November 17, 2015 By Brett Valentine 3 min read

Mapping Business Drivers to Program Metrics

You wouldn’t measure the value of a house by the cubic footage of volume — you could, but it wouldn’t tell you much about what we value in a house. Similarly, you can’t measure the success of a security program with typical IT metrics like service level agreements (SLAs) and number of transactions, at least not in isolation.

There is a basic three-step process to identify the measures. I have taken a number of clients through this process. It’s never easy, but it is repeatable.

First, prioritize the business drivers for security. These are typically simple phrases like operational efficiency, increased security, reduced risk, enabling business growth, etc.

Second, gain agreement on the program objectives for each of the business drivers. For example, I often hear statements like, “Protect the organization’s reputation and customer’s confidence by protecting confidential and personal data.” This is often an objective for the reduced risk business driver.

Finally, select two to four tangible measurements of each objective. These are your program metrics. We frequently see the same measurement occur for multiple program objectives and across multiple security programs.

Selecting Thresholds

So after hours of collaboration, with input from your team and external experts, you have your list of program metrics.
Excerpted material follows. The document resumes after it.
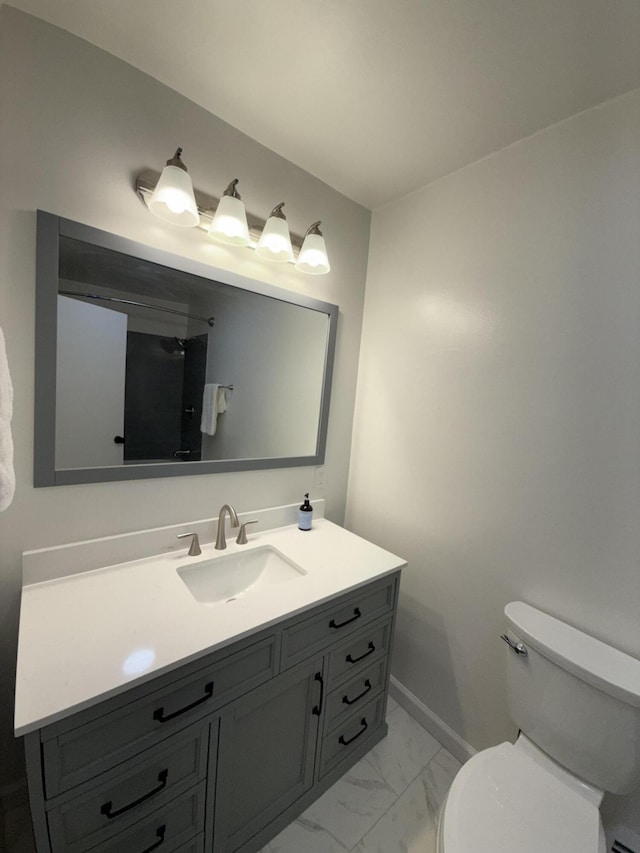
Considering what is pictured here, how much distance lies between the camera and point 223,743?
0.94 metres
Excellent — but you’re not done. You need to know what the thresholds are to initiate a reaction. Color-based statuses such as red, yellow and green are one way of reporting. But I like another option:

This model is an acknowledgment that security is dynamic; the work is never done. As security practitioners, we should be gaining maturity with every reporting cycle. The objective of a security program should always be to improve maturity at a rate equal to the threats and the business complexity.

Each of these reporting levels needs a corresponding objective measure — a numeric threshold. Each should be clearly defined for the program metrics. For example, an identity governance solution may be maturing if two or more applications were integrated, or declining if more than one access certification cycle was missed. Make this clear to your reporting audience and you will gain both credibility and engagement.

Determining Frequency

By providing this transparency to program stakeholders, it’s possible to build awareness, increase engagement and, most importantly, solicit help. Most IT services are reported on a monthly basis. Reporting can be a significant time burden and stakeholders may not need frequent updates. Finding the right balance between efficiency and frequency takes time.
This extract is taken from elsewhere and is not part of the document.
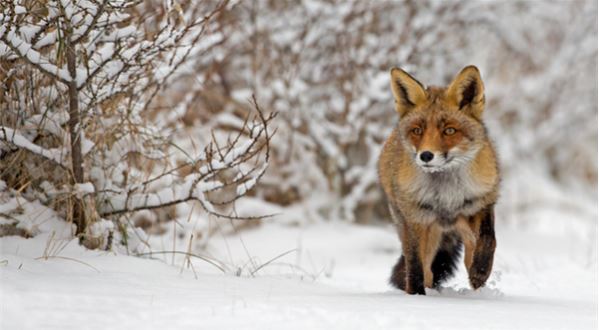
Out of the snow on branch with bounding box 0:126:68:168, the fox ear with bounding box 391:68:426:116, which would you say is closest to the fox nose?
the fox ear with bounding box 391:68:426:116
My typical recommendation is to report on program-level metrics monthly. But your audience may want your team to follow the cadence of other IT groups.

We Missed Achieving a Metric — So What?

Security is a board-level topic in every company. Multiple regulatory requirements, including GLBA and SOX, require strong security and controls. If you miss a metric — and I can almost guarantee every security program will miss achieving one of their metrics over the course of a year — it will get visibility. Is that a bad thing? Maybe not.

Organization leadership most often wants to know what the downstream impacts are and the causes of missing that metric. If your security programs have mapped program metrics to business drivers, and they have a strong program management structure in place, the program leader and CISO will easily answer these questions.

Having seen this cycle occur many times with my clients, and having observed their reactions as they view these situations in hindsight, they typically find this is a healthy cycle that can increase the maturity of the security organization.